Reproduce the items verbatim, beginning with their first line and ending with the line that contains "175H260V184H263L269 192L280 195L283", both of those lines included.

--------------------------------

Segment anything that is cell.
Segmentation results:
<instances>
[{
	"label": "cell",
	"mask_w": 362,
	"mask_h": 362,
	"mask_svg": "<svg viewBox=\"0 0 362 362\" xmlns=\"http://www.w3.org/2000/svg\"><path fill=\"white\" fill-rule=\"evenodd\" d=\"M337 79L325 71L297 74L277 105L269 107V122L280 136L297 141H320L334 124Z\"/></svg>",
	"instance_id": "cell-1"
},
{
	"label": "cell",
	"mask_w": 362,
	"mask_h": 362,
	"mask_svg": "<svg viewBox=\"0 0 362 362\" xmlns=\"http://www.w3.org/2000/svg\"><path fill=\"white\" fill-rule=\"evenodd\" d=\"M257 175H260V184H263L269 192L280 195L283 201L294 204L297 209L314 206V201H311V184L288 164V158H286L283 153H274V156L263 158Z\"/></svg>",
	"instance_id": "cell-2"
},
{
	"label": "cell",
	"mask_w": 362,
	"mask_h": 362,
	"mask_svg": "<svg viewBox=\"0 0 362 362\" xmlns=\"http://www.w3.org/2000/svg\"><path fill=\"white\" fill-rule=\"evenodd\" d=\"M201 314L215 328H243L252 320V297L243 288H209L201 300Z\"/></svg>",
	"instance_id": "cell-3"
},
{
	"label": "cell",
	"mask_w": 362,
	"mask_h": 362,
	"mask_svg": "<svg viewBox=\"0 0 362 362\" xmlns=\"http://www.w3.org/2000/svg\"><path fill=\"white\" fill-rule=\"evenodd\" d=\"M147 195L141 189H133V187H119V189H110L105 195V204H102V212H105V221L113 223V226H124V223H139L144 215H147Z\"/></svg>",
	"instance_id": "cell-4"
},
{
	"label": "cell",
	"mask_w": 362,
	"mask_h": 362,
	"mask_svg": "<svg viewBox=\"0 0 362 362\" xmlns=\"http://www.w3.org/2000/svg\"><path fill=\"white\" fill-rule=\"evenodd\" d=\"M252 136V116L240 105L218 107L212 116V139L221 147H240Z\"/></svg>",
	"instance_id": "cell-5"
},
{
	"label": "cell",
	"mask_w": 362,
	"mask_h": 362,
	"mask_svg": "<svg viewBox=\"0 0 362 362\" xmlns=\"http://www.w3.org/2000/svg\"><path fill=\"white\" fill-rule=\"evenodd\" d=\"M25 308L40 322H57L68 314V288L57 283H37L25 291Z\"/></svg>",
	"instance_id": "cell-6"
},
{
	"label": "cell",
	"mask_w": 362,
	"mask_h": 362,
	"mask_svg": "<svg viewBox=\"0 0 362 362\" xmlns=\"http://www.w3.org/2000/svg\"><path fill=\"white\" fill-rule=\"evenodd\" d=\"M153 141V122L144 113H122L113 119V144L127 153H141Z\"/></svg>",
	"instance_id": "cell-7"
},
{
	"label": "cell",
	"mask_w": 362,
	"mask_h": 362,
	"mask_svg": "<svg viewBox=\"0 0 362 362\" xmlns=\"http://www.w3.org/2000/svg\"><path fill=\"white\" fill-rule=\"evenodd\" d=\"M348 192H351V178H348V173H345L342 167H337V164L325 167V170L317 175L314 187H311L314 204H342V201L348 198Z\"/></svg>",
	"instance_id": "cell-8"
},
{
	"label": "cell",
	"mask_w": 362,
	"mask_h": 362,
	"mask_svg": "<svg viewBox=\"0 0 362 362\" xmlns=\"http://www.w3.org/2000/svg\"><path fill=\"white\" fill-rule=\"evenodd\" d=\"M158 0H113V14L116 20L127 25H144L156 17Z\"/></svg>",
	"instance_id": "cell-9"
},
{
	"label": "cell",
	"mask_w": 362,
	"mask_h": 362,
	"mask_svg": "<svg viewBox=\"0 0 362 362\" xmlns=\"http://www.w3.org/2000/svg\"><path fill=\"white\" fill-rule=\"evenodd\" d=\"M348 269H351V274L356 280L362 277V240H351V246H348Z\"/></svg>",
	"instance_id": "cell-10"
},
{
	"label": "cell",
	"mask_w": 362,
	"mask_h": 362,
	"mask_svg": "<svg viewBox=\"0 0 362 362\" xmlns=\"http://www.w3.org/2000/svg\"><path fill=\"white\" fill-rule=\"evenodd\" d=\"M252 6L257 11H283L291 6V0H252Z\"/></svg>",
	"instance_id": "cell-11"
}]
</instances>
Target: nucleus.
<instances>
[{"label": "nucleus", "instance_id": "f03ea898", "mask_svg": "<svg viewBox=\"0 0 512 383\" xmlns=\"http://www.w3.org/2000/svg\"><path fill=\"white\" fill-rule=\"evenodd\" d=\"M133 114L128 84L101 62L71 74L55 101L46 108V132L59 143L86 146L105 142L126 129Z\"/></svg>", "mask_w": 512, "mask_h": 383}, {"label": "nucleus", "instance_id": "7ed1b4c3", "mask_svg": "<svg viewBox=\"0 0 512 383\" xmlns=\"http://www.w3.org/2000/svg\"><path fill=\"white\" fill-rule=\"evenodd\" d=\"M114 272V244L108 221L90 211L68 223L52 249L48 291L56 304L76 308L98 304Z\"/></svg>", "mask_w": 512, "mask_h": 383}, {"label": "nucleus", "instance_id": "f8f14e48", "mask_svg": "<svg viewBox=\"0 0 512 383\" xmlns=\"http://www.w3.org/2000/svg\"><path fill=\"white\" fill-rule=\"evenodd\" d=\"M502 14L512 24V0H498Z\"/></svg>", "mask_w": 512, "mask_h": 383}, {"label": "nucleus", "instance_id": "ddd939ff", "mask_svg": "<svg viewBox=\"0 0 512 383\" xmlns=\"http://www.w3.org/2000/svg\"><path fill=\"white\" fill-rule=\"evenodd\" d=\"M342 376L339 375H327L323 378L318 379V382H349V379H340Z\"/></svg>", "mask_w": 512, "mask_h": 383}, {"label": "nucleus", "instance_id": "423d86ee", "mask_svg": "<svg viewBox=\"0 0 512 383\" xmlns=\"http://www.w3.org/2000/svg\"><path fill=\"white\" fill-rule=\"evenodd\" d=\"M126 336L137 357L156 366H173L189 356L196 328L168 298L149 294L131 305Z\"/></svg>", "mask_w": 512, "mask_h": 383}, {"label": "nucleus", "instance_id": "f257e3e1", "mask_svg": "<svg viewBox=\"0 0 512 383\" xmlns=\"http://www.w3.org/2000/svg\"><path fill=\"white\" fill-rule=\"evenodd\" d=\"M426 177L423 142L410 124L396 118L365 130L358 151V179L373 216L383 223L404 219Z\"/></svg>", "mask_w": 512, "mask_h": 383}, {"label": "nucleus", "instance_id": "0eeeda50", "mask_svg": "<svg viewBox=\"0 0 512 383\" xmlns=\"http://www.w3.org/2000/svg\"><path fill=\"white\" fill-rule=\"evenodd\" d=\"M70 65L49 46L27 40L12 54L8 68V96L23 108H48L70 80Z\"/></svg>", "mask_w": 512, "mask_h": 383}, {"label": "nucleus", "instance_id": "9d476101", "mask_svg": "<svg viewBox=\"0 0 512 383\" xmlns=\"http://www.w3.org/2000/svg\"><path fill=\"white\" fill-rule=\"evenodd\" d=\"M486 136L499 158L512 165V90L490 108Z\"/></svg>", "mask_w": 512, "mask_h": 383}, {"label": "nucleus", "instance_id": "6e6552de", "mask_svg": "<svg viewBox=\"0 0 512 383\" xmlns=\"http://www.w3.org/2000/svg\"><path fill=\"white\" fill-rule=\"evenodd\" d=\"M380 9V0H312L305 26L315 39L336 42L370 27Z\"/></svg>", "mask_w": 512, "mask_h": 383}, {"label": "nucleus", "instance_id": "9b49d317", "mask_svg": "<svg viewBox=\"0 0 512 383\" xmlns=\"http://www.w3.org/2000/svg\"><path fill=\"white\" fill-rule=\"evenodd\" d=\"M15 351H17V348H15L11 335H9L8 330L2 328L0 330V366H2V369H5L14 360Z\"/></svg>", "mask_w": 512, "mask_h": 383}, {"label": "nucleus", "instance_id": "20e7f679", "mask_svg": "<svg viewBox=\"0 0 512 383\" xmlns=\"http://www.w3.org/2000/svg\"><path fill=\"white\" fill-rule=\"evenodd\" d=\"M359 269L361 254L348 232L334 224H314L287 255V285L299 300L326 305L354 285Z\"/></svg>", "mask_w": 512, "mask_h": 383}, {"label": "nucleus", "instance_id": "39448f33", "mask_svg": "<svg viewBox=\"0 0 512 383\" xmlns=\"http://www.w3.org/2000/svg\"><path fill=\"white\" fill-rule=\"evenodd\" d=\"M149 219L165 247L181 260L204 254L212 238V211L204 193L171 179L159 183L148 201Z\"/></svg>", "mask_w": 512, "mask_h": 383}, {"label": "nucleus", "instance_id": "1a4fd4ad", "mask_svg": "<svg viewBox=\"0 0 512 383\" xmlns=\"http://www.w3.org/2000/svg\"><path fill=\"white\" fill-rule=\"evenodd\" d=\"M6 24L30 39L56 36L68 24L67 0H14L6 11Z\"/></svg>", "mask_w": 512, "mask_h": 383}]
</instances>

--------------------------------

Reply to the exercise —
Segment anything that is cell.
Segmentation results:
<instances>
[{
	"label": "cell",
	"mask_w": 362,
	"mask_h": 362,
	"mask_svg": "<svg viewBox=\"0 0 362 362\" xmlns=\"http://www.w3.org/2000/svg\"><path fill=\"white\" fill-rule=\"evenodd\" d=\"M337 79L325 71L297 74L277 105L269 107V122L280 136L297 141H320L334 124Z\"/></svg>",
	"instance_id": "cell-1"
},
{
	"label": "cell",
	"mask_w": 362,
	"mask_h": 362,
	"mask_svg": "<svg viewBox=\"0 0 362 362\" xmlns=\"http://www.w3.org/2000/svg\"><path fill=\"white\" fill-rule=\"evenodd\" d=\"M257 175H260V184H263L269 192L280 195L283 201L294 204L297 209L314 206V201H311V184L288 164V158H286L283 153H274V156L263 158Z\"/></svg>",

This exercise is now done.